Had a gf with perfect pitch, and it made listening to music with her...interesting at best. Forget anything being "out of tune". If a song she knew was ever transposed, it messed with her head. If an instrument wasn't tuned to A 440, it was like fingernails on a chalkboard. Plus, to hear music first through the filter of "what note is that?" seems like kind of a drag.

That being said, I was still jealous of her!
 
even though if i had a choice i would take it...it seems like it would stress me out and make me think to hard about everything i listened to and not really listen to the music..but then again i would love to be able to figure out every song ive ever heard on my own
 
westknife said:
nope, that's called relative pitch. perfect pitch is either innate or learned at a very young developmental age

true, since its only based off a reference pitch. but, what if that person were to memorize it, along with all 10 other pitches? i suppose that the difference then would be whether or not its a conscious process. from the personal accounts that i have heard, its like recognizing a color. with enough work though, i think that almost anyone could do it. i have an E somewhat memorized. "somewhat" because i don't have a tuner, and never have. the only time that i tune to an actual E is when i jam with an instrument that can't be tuned on spot, or when i want to play with recorded music. so, i think that someone who wants perfect pitch needs to listen to only music that is tuned exactly to a western scale....and is never off.

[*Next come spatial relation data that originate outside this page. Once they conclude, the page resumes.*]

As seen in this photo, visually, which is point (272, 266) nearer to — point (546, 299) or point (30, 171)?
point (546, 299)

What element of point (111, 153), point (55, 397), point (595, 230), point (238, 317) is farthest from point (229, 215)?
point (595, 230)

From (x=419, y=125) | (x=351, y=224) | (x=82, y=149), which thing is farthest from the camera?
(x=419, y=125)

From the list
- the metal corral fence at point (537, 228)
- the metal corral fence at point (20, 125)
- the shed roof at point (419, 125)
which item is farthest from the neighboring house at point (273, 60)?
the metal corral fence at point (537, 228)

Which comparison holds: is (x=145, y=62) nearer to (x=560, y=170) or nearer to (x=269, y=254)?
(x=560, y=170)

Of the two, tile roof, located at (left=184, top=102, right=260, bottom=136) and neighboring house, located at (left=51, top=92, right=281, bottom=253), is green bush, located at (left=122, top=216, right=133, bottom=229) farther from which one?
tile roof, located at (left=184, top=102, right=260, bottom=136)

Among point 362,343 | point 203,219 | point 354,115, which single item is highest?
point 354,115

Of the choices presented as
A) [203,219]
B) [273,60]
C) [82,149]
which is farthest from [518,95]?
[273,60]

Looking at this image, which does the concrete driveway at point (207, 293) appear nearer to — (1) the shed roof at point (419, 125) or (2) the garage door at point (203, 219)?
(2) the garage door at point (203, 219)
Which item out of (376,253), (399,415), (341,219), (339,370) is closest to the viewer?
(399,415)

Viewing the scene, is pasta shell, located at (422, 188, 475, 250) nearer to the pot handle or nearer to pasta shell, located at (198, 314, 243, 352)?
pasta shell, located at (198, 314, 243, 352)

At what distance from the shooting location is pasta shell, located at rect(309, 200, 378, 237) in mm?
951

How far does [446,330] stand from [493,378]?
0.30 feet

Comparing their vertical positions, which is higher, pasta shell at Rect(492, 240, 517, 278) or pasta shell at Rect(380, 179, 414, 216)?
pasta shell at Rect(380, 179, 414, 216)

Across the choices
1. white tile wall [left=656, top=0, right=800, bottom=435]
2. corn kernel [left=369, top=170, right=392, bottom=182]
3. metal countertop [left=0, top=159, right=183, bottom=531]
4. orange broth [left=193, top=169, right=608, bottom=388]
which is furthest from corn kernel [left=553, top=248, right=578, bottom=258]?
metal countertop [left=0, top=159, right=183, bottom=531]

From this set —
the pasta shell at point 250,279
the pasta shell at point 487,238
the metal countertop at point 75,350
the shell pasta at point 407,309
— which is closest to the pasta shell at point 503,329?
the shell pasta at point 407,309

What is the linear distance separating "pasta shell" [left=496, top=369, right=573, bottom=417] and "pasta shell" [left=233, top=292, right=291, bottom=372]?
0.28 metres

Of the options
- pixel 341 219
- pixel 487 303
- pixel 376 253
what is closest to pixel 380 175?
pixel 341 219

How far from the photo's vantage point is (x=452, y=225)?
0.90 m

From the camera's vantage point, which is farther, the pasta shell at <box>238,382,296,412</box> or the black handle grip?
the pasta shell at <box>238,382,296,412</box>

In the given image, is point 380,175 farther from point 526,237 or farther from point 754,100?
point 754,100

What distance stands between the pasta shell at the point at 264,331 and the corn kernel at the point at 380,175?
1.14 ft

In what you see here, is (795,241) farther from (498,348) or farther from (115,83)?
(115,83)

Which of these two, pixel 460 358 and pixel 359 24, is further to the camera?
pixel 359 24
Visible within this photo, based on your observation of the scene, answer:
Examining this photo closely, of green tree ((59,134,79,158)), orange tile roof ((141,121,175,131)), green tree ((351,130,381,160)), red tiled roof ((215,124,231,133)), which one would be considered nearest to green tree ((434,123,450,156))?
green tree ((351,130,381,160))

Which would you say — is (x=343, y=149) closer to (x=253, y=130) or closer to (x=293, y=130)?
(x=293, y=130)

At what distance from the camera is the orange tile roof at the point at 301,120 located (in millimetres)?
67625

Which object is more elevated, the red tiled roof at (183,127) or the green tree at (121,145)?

i doubt that someone who has only heard a gamelan orchestra music from several gamelan orchestras for their entire life has perfect pitch. but, i suppose that a guru who only listens to his gamelan orchestra could develope perfect pitch, but only for his particular orchestra.
 
"Absolute pitch, however, may be genetic, possibly an autosomal dominant genetic trait,[4][5] though it "might be nothing more than a general human capacity whose expression is strongly biased by the level and type of exposure to music that people experience in a given culture."
 
Lol, why 9? Do you mean seperating instruments in an orchestra, even if they're playing the same notes, or 9 different notes playing at once? A 9 note chord wouldnt be too pleasant.

The tuning thing does bother me to a certain extent- if I let it, it bothers me a lot, but you have to get used to hearing instruments not in tune..
 
@ thread starter...if you want to learn perfect pitch, i don't think you need one of those things. just sit down with a piano, or buy one of those tuning fork/harmonica-like things, and practice. i see no reason why its not possible to learn it right now. if it is something innate and you have it, you can surely bring it out.
 
I have the course. It is not about hearing pitch at all. It is all about tone color. Not red and blue but how that note affects your whole sensory array.
It starts out with two notes. you learn how the colors are different between those two then you add a third and so on. You need to use the guitar if you are a guitar player. Piano if you are a piano player or vocalist. A 440 is a must though. You have to be in tune on your instrument.
 
Hmm, I don't know about the whole 'you need to learn it at an early age' business, seems kind of silly. I've got a relative pitch course, though I haven't done a great deal of it yet. Apparently once you've got relative pitch then being able to obtain perfect pitch is just like the next step or whatever, regardless of age. I don't know though.
 
relative pitch is really not very hard to learn at all, so you might want to get started there

practice with the do ra mi fa so la ti do crap
 
The Perfect Pitch course wants you to not use Relative pitch at first.
You should try to learn both at the same time. Don't depend on your relative pitch to acquire perfect pitch. It will take you forever to conquer.
Music should be fun.. But the 'fun' is in the Challenge you put on yourself.
Chevy Chase has perfect pitch. But he had it all his life.